I've read numerous variations on that story thousands of times. How some celebrity or other, her body ruined by pregnancy and childbirth, is now (with the help of some trainer or diet or other miracle cure) getting her body back. Women throw it around all the time. I've started working out again. Here's to getting my body back. Probably, I've said it myself. It bothers me though, so much. What does it even mean? Getting what body back, precisely? Did my body disappear somewhere when I was pregnant?
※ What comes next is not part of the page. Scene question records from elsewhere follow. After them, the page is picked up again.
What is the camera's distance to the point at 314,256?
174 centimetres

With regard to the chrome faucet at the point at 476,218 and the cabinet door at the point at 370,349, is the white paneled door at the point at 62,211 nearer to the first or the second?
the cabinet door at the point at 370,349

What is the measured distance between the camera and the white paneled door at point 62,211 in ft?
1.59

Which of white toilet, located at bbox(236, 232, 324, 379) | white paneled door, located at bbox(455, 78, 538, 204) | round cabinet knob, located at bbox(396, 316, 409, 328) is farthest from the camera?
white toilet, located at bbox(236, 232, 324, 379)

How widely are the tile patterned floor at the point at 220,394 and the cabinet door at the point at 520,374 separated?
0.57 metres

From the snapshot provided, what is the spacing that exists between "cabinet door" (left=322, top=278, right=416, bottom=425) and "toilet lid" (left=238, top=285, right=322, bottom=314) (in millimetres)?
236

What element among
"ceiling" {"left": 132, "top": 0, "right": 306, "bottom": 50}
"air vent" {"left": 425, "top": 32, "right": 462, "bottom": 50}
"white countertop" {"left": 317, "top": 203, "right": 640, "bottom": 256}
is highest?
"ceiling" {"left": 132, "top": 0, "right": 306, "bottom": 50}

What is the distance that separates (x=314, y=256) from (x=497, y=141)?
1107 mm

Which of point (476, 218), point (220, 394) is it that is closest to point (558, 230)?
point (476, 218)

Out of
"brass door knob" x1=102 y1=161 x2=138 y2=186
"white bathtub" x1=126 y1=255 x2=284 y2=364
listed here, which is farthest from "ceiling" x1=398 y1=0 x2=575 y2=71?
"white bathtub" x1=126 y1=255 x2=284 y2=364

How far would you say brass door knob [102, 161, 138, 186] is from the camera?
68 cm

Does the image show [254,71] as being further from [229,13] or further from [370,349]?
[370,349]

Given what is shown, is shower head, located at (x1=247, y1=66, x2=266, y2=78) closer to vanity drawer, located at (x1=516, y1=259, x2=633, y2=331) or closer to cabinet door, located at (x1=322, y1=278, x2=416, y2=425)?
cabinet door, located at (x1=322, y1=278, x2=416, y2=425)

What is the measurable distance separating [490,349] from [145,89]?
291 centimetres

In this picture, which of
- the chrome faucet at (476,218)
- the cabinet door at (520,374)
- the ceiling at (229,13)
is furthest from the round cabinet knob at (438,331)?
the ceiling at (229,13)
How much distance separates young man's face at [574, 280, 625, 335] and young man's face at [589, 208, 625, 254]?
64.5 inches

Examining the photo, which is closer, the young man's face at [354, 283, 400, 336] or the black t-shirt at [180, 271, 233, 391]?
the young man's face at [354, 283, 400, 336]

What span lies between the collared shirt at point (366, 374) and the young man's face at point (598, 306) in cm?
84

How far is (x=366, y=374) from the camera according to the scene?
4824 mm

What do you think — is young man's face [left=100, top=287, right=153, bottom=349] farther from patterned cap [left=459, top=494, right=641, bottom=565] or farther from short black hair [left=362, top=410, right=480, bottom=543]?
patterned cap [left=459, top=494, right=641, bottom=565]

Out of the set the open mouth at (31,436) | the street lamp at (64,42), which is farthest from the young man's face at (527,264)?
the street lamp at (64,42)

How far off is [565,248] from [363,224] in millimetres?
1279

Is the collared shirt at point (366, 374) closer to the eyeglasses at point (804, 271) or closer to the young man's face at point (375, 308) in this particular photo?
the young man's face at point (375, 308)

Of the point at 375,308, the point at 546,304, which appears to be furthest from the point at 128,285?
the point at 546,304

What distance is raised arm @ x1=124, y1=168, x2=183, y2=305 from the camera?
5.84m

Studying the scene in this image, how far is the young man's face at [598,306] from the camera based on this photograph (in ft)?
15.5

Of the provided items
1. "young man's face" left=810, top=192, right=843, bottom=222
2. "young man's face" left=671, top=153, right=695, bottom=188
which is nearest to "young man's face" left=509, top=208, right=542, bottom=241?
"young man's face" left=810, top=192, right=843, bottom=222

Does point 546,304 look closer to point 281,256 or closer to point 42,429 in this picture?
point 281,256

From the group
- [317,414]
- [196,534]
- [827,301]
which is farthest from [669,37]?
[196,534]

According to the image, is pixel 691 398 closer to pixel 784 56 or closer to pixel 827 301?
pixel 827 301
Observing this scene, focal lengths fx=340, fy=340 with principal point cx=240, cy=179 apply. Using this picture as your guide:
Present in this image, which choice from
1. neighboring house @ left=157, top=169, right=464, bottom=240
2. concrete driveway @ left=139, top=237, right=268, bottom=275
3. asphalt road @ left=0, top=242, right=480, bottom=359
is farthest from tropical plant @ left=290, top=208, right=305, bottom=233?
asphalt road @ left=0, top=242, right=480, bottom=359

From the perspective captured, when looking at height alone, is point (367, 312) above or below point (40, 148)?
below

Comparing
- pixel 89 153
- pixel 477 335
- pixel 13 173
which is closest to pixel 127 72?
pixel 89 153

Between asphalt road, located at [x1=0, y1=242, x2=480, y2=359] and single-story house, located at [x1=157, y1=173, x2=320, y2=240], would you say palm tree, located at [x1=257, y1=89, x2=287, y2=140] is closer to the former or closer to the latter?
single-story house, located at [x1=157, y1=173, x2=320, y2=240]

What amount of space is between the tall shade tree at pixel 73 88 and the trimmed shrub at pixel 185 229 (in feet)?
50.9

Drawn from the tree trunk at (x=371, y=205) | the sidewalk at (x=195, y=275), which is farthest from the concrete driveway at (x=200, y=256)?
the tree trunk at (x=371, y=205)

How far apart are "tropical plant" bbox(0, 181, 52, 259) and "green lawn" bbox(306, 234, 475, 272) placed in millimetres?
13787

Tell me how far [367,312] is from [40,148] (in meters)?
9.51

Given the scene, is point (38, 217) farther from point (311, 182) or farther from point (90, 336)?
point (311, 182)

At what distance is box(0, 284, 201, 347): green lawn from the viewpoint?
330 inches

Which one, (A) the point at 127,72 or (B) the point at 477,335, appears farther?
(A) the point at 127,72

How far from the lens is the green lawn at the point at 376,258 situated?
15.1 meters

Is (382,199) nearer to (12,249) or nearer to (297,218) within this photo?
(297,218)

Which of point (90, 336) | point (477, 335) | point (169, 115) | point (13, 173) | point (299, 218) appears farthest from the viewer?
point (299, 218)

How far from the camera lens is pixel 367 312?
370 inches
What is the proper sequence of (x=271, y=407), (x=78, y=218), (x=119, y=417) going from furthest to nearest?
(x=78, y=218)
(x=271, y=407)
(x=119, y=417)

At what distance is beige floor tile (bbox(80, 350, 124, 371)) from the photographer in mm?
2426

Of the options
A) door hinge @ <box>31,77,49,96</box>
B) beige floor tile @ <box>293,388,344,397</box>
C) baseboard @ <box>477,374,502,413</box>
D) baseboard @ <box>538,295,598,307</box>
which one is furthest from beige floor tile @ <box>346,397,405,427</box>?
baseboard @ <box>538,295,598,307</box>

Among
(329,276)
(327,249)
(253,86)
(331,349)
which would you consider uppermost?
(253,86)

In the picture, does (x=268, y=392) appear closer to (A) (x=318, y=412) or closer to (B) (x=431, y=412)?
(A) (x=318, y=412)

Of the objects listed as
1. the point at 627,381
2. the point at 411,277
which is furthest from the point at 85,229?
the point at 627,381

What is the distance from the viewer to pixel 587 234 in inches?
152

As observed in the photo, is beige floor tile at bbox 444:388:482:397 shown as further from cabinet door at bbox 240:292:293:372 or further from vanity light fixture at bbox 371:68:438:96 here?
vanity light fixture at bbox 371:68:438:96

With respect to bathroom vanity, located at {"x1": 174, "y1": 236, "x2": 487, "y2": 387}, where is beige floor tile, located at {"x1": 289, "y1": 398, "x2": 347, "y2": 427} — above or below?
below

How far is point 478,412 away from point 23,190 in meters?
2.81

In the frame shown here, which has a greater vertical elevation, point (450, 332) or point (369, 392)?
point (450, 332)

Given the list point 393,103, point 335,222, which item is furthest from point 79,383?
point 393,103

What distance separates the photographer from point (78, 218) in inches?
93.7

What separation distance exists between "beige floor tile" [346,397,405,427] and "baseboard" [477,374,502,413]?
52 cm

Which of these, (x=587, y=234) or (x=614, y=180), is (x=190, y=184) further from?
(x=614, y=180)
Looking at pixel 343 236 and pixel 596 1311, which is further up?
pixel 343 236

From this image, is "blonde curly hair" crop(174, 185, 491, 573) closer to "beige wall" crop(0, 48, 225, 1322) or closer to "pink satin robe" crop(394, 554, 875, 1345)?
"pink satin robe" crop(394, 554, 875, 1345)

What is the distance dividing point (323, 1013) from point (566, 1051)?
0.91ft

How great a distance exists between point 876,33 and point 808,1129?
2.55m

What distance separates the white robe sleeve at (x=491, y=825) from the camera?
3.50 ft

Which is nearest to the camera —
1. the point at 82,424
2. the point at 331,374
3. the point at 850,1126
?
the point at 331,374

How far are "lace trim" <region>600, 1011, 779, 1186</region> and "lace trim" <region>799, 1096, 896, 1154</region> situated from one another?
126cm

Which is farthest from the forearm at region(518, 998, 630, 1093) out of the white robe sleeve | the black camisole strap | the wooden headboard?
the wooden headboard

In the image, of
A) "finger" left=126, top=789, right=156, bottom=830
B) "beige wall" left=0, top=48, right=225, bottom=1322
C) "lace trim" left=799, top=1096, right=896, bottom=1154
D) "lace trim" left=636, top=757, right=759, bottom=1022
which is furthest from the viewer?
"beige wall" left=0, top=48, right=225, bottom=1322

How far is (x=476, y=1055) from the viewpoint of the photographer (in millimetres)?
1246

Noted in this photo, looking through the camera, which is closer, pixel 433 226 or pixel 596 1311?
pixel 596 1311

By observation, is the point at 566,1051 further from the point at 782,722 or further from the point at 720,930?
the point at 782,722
Don't get me wrong. I'm really struggling to love and accept my body right now. I gained a fair bit of weight with this pregnancy, and I'm hanging on to it. I know it's normal with a second pregnancy, and I know I need to keep a fair bit of fat around in order to have a healthy milk supply, but it's hard. I'm popping out of my "fat" clothes, and I'm nowhere near my "skinny" ones. My abs are completely stretched out, and the rest of my muscles are not near as strong as I'm used to. I still can't wear my wedding ring. So do I want to change some things about my body, eventually? Yes.
But this is my body. Extra pounds and stretched-out muscles and lactating breasts included. Wholeheartedly included. This is the body with which I feed my baby, play with and snuggle my toddler, make love to my husband. This is the body that grew two people, brought them into the world, and then sustained them, by itself, for months. This is the body that I feed, the body I exercise, the body that carries me around and supports my life. Regardless of whether I like it or not (and I do, I really do, and when I don't, I try hard to anyway), it's still my body. The only body I've ever had and ever will have. It was my body when I was two, and seven, and fourteen, and twenty-three, and the body I will have when I'm thirty, and forty-five, and sixty, and eighty.
I guess the whole "get your body back" thing somehow implies to me that it was only my body when I was at my fittest, my most attractive, my most unscarred by carrying babies and growing older (basically, when I was eighteen). But if that's the way I think of it, I will never get my body back. And I will constantly be frustrated, and will hate my body, my real body, forever.
My body will always be older than it was yesterday. It will always be a bit more tired, a bit more stretched by life, than it was last year. Every pregnancy, every birth, every nursing relationship, comes out of my body, and wears it down. It will show, like wear always does. But it's still my body. It always has been. It always will be.
I'll try to keep it healthy and strong. That will mean different things at different times. Sometimes it will mean eating more, eating less, eating differently. Sometimes it will mean exercising intentionally, or building muscle, or losing fat. But I'll never be eighteen again. I could chase after that body all I wanted, and I imagine, if I tried hard, I could get somewhere close. But I'd still be older. And I'd be getting older, and further away from an eighteen-year-old body, every day.
So here's to my body, in the now. Not to "getting it back," because it never left. It's right here, it's working, and I'm going to do my very best to own and care for every inch of it, and to use it well. If it shows the use, well then, let that be.